While this could mean that a wand is necessary to sustain flight, I would argue that nothing McGonagall said precludes the possibility that she meant that a wand is necessary to take flight.
That is to say that to get from the ground to the airborne state of flying requires a wand (and whatever spell/magic is used to enable flight), but once the person is already flying, a wand (and whatever spell/magic is used to enable flight) is no longer necessary. You don't need to continuously perform the flying magic. You just perform the magic once to take flight and then you can continue flying without constantly renewing the magic.
I would argue that this is logical because if it is necessary to be continuously performing the flying magic, it would be a lot harder — if not impossible — to simultaneously perform other magic. Thus an airborne duel would be disastrous.
Moreover, we can draw somewhat of a parallel to broomsticks. Broomsticks are enchanted to fly when they are created, but we never find that a wizard must perform any magic to fly on a broomstick. Once the magic has given the ability of flight to the broomstick it can be flown without any continuous conscious performance of magic. Essentially, then, we can suggest that the magic that allows Voldemort and Snape to fly is in some way equivalent to the magic that allows broomsticks to fly. That is to say that the human being has been magically turned into a vessel of flight, and further magic is not necessary to keep it a vessel of flight.

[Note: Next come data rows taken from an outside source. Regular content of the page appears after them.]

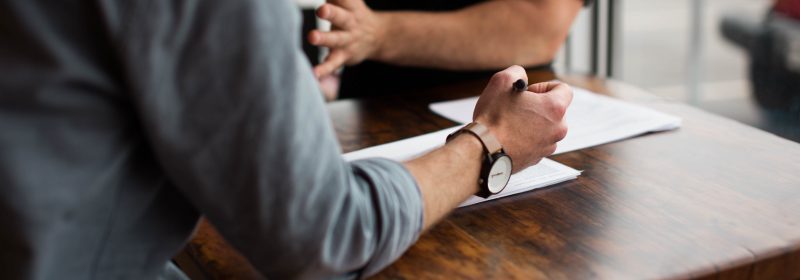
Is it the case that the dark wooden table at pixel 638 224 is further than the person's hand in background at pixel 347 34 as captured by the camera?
No

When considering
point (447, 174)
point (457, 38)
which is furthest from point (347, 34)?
point (447, 174)

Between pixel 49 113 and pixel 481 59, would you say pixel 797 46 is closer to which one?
pixel 481 59

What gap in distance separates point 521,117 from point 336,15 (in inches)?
24.0

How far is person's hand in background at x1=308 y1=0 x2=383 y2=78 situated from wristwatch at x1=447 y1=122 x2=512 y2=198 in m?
0.56

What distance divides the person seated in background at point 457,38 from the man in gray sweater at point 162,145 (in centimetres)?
87

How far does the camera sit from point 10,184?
28.1 inches

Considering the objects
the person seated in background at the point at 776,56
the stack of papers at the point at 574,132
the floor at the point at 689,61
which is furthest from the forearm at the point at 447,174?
the person seated in background at the point at 776,56

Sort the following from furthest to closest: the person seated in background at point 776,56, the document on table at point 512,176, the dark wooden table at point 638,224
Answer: the person seated in background at point 776,56 < the document on table at point 512,176 < the dark wooden table at point 638,224

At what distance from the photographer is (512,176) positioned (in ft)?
3.70

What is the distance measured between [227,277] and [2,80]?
0.32m

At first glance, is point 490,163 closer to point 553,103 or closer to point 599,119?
point 553,103

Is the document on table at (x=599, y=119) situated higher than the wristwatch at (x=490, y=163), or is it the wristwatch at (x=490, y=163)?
the wristwatch at (x=490, y=163)

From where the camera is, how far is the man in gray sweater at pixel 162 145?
676 mm

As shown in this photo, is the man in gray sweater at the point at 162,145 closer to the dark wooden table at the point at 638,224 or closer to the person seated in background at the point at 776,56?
the dark wooden table at the point at 638,224
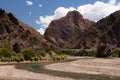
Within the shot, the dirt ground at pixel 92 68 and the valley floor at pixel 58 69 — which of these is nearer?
the valley floor at pixel 58 69

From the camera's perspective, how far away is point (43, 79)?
44562 millimetres

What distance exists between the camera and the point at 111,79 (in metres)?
44.6

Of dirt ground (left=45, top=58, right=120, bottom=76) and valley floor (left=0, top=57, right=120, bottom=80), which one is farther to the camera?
dirt ground (left=45, top=58, right=120, bottom=76)

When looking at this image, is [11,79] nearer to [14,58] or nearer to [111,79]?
[111,79]

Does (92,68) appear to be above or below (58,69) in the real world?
below

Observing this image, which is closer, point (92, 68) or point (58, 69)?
point (92, 68)

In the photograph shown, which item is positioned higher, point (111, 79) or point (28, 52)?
point (28, 52)

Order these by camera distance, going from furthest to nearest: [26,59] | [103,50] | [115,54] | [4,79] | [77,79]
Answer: [103,50] → [115,54] → [26,59] → [77,79] → [4,79]

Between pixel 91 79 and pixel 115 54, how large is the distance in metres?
123

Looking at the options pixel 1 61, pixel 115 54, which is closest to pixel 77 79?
pixel 1 61

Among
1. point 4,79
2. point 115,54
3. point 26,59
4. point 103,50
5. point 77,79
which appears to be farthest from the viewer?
point 103,50

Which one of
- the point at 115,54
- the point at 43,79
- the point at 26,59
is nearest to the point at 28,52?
the point at 26,59

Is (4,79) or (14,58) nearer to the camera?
(4,79)

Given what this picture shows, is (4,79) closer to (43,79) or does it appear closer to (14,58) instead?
(43,79)
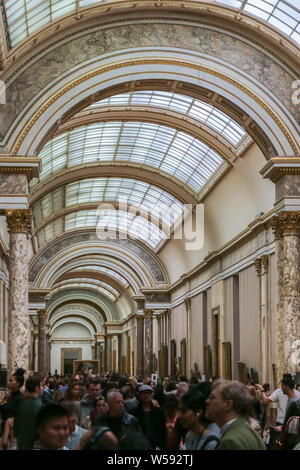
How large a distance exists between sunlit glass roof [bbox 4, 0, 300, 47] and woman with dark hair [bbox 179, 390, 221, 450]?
51.8 ft

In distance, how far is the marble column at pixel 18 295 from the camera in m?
21.4

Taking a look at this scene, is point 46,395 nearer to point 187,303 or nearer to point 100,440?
point 100,440

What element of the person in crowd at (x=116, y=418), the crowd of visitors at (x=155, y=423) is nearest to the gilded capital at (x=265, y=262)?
the crowd of visitors at (x=155, y=423)

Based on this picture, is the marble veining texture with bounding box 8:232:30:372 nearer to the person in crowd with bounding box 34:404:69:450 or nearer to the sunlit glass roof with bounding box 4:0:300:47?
the sunlit glass roof with bounding box 4:0:300:47

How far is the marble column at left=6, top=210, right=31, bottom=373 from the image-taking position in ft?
70.1

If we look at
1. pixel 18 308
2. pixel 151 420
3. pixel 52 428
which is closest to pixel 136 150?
pixel 18 308

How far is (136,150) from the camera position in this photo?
3897cm

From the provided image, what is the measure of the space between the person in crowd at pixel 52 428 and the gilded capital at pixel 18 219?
15625mm

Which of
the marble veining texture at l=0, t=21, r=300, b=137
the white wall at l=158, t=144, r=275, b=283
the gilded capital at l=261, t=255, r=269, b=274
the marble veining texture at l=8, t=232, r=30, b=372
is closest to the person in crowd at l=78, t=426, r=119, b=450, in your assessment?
the marble veining texture at l=8, t=232, r=30, b=372

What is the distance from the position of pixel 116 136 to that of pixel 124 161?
7.93 feet

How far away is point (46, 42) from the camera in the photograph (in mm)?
22109

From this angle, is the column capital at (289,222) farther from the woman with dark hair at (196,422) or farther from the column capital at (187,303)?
the column capital at (187,303)
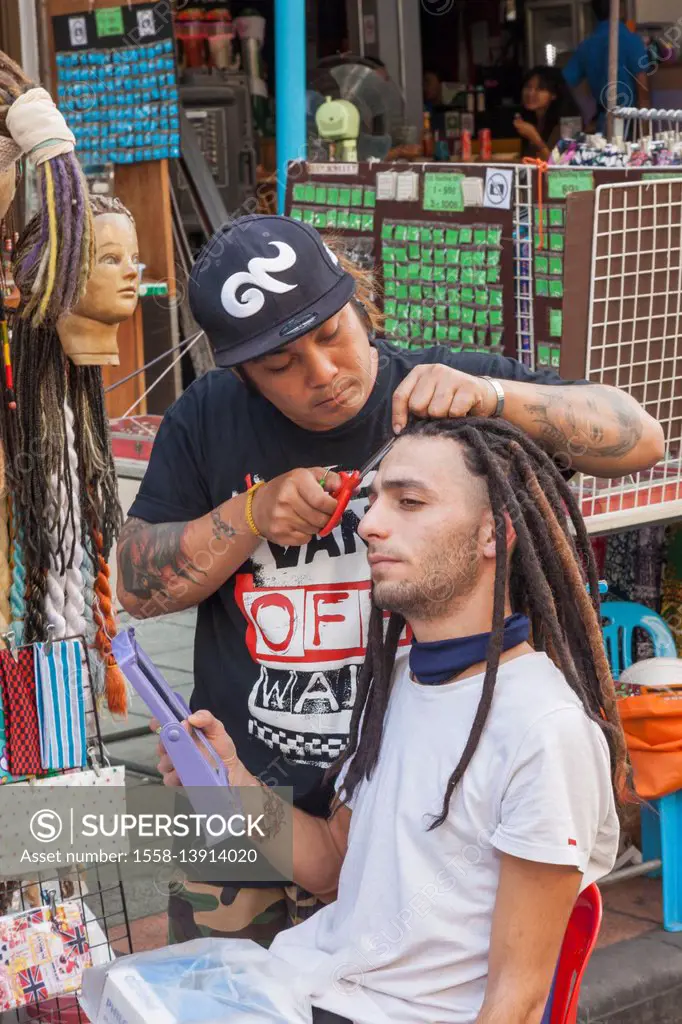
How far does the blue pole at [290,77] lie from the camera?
16.8 feet

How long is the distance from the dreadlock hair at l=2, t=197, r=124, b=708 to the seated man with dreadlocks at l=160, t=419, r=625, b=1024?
0.93 m

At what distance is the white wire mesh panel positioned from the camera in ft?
10.4

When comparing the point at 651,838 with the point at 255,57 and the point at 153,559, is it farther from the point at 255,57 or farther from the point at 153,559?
the point at 255,57

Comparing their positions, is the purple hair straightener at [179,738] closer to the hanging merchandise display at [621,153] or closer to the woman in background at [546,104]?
the hanging merchandise display at [621,153]

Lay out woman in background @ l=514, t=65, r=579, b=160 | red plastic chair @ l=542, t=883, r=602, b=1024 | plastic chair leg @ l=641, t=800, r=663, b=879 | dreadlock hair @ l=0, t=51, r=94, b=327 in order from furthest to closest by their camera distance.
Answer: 1. woman in background @ l=514, t=65, r=579, b=160
2. plastic chair leg @ l=641, t=800, r=663, b=879
3. dreadlock hair @ l=0, t=51, r=94, b=327
4. red plastic chair @ l=542, t=883, r=602, b=1024

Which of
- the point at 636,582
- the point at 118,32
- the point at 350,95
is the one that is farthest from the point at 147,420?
the point at 350,95

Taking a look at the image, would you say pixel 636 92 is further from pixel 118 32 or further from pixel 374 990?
pixel 374 990

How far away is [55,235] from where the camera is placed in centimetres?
240

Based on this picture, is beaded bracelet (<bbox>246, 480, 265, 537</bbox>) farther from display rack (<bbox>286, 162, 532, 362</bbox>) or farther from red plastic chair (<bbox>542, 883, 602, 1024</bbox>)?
display rack (<bbox>286, 162, 532, 362</bbox>)

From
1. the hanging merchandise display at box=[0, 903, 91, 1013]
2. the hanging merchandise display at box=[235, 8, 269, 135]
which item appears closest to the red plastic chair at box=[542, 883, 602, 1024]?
the hanging merchandise display at box=[0, 903, 91, 1013]

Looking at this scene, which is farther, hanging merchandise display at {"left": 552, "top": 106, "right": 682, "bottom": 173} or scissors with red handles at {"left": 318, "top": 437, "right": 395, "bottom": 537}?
hanging merchandise display at {"left": 552, "top": 106, "right": 682, "bottom": 173}

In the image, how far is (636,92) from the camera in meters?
8.89

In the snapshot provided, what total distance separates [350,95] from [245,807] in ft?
21.4

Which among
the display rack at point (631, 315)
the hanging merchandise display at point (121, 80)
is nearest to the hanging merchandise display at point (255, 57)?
the hanging merchandise display at point (121, 80)
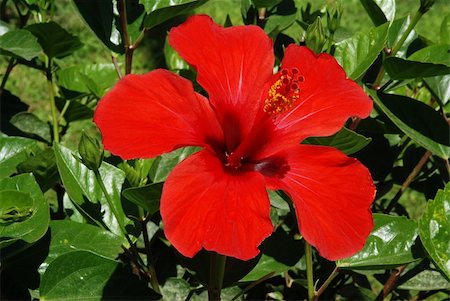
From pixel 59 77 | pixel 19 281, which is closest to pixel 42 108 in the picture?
pixel 59 77

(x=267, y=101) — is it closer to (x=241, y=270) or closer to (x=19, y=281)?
(x=241, y=270)

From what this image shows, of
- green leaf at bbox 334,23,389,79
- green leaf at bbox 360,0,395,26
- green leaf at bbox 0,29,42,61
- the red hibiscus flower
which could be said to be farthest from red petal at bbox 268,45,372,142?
green leaf at bbox 0,29,42,61

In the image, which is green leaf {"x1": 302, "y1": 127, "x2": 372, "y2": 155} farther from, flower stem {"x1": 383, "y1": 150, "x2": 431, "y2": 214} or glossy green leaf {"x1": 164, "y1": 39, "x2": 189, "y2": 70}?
glossy green leaf {"x1": 164, "y1": 39, "x2": 189, "y2": 70}

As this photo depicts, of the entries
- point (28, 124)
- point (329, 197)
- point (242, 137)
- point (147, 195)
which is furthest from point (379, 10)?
point (28, 124)

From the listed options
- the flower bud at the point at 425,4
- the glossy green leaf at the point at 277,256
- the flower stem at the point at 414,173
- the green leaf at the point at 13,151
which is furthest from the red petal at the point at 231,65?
the flower stem at the point at 414,173

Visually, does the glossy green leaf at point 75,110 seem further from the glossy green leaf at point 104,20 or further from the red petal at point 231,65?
the red petal at point 231,65

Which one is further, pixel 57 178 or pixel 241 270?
pixel 57 178
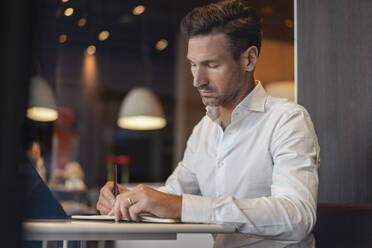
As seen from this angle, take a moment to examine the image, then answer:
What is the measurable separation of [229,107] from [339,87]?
2.13 ft

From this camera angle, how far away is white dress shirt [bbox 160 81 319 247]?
1191 mm

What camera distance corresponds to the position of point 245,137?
1.61 meters

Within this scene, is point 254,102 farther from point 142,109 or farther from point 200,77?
point 142,109

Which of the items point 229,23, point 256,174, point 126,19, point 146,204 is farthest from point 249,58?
point 126,19

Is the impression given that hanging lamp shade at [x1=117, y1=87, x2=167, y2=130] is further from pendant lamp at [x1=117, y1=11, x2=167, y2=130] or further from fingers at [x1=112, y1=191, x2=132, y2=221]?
fingers at [x1=112, y1=191, x2=132, y2=221]

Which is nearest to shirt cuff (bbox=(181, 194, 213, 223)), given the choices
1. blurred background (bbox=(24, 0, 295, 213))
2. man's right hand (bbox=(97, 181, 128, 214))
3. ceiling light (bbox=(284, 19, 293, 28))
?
→ man's right hand (bbox=(97, 181, 128, 214))

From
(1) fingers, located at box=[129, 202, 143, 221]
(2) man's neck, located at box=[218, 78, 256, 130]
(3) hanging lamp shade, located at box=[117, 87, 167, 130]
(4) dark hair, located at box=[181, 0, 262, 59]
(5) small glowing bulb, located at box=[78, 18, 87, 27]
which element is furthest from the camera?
(3) hanging lamp shade, located at box=[117, 87, 167, 130]

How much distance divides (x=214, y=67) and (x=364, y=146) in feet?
2.80

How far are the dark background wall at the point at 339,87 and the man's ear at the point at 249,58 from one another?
486 mm

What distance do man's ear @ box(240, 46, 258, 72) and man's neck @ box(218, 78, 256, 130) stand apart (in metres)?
0.07

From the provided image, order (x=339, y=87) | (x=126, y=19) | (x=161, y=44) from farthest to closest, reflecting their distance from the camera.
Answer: (x=161, y=44) < (x=126, y=19) < (x=339, y=87)

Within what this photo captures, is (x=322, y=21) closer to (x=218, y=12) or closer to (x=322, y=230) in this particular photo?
(x=218, y=12)

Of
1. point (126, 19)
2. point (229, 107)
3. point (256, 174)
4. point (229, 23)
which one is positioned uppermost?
point (126, 19)

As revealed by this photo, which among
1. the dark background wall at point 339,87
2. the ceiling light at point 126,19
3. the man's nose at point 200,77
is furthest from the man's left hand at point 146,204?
the ceiling light at point 126,19
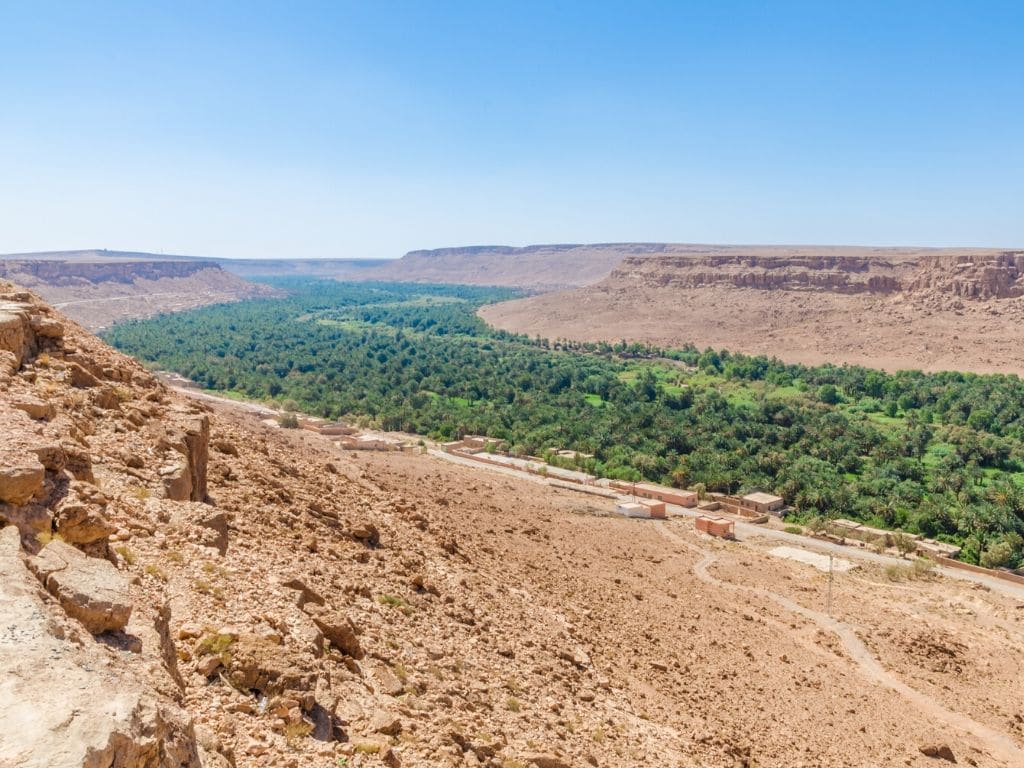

Of course, one could then argue that one shouldn't need a wand at all to fly. The first time a person flies they would just magically enable themselves to fly, and then never need to specifically perform the flying magic again.
Perhaps this is even true in a sense. It is possible that the spell/magic eventually wears off, perhaps depending on the ability of the caster, so that one might be able to fly for a very long time without a wand but would eventually need a wand again to reinitiate the magic once it wears off.
So Snape and Dumbledore needed wands to fly because they were initiating the flight magic. Voldemort, at the moment he was wandless in the airborne battle was not initiating flight, but merely flying. Some prior point when he did have a wand was when he initiated the flight magic. Whether it was right before the battle (if it needs to be reinitiated before every flight) or whether it was at some earlier point (if the magic can last from flight to flight) he would have had the means to do so.
If this is true there is then no contradiction between McGonagalls statement and the facts of Voldemort's flight.